-- BEGIN --

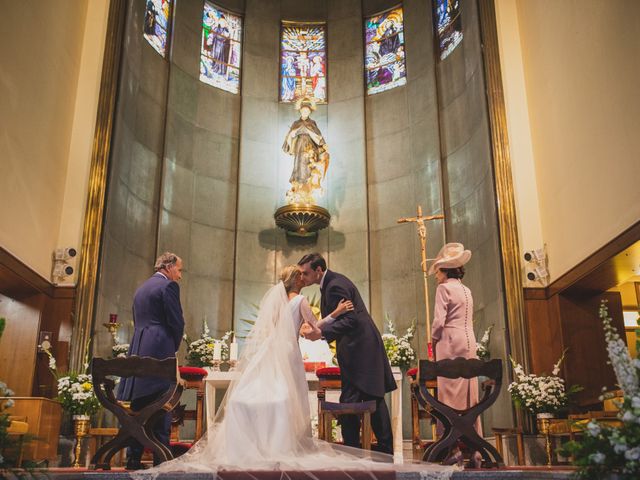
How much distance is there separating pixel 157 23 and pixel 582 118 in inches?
289

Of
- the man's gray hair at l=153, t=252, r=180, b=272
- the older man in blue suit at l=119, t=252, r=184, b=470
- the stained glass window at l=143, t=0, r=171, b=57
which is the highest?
the stained glass window at l=143, t=0, r=171, b=57

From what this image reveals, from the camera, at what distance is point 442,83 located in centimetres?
1154

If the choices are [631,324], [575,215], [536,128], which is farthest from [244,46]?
[631,324]

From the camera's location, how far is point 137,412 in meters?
4.76

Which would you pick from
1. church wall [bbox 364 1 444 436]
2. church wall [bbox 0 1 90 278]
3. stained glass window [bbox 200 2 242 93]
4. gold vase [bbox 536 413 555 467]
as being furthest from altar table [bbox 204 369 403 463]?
stained glass window [bbox 200 2 242 93]

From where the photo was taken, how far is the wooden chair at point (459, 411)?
15.1ft

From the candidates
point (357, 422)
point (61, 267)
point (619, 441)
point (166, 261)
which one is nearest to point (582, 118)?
point (357, 422)

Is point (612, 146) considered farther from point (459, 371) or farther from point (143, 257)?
point (143, 257)

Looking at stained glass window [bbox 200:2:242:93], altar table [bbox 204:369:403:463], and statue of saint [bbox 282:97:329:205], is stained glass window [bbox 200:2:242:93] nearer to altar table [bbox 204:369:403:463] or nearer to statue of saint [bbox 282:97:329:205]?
statue of saint [bbox 282:97:329:205]

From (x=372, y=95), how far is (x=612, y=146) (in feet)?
21.3

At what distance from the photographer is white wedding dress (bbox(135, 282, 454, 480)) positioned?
423cm

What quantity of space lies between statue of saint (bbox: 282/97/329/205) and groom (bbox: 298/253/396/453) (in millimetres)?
6185

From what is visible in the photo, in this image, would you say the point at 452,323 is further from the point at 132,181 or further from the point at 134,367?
the point at 132,181

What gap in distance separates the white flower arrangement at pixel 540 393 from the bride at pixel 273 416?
314 cm
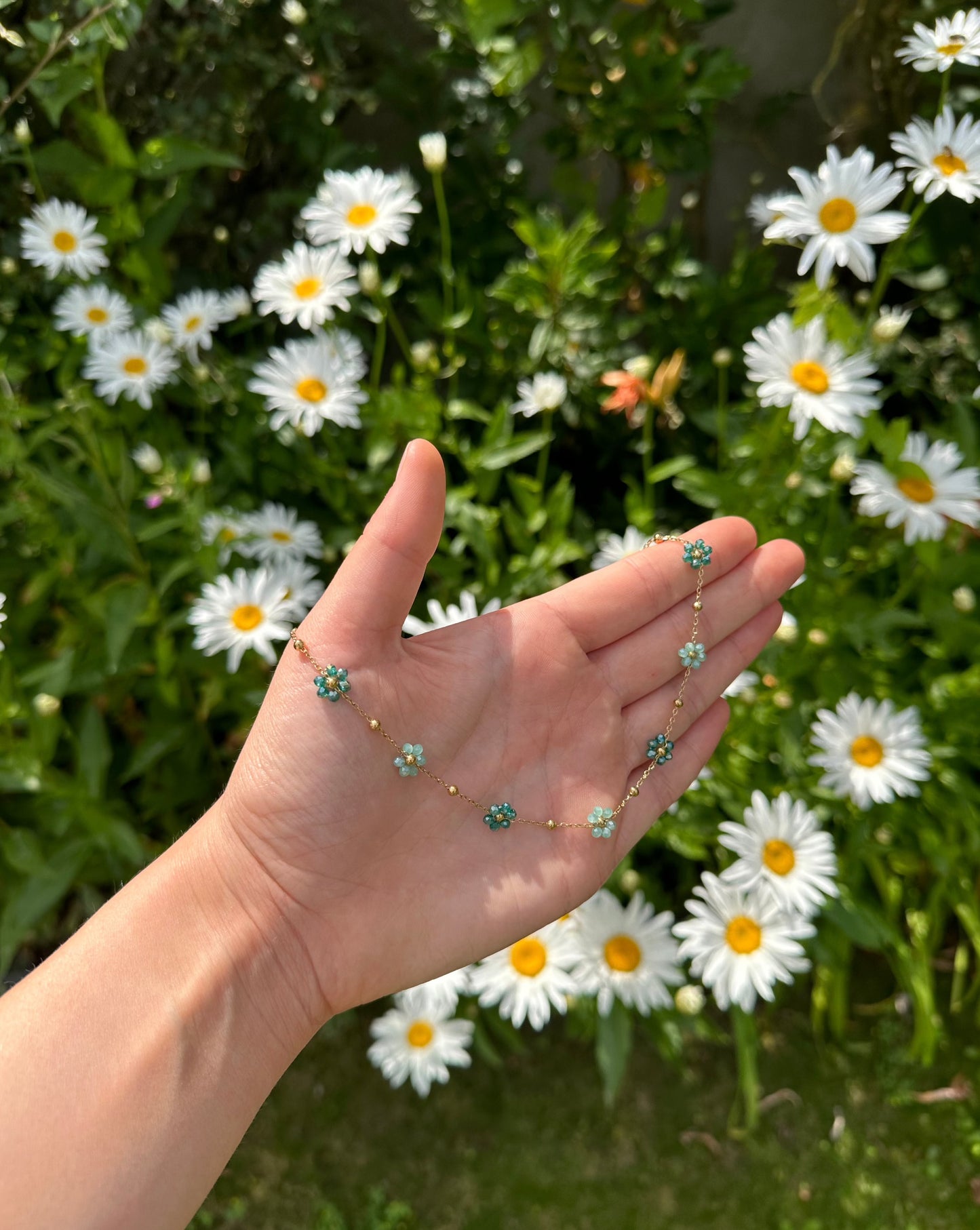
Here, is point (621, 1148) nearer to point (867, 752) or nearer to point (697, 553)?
point (867, 752)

-- END --

### Task objective:
Quote exactly, and nothing besides, the lines from the one with "From (x=372, y=95), how" through the end of the records above; include both ends and omit the pictures.

### Correct result:
From (x=372, y=95), how far is (x=612, y=146) (in feet)?
21.3

At what distance from the photographer is white wedding dress (bbox(135, 282, 454, 480)) positioned?
423cm

What quantity of space lies between statue of saint (bbox: 282/97/329/205) and groom (bbox: 298/253/396/453) (in millimetres)?
6185

From what is visible in the photo, in this image, would you say the point at 452,323 is further from the point at 132,181 or further from the point at 134,367?
the point at 132,181

What gap in distance separates the white flower arrangement at pixel 540 393 from the bride at pixel 273 416?
314 cm
Here, is point (621, 1148) nearer to point (867, 752) or nearer to point (697, 553)?
point (867, 752)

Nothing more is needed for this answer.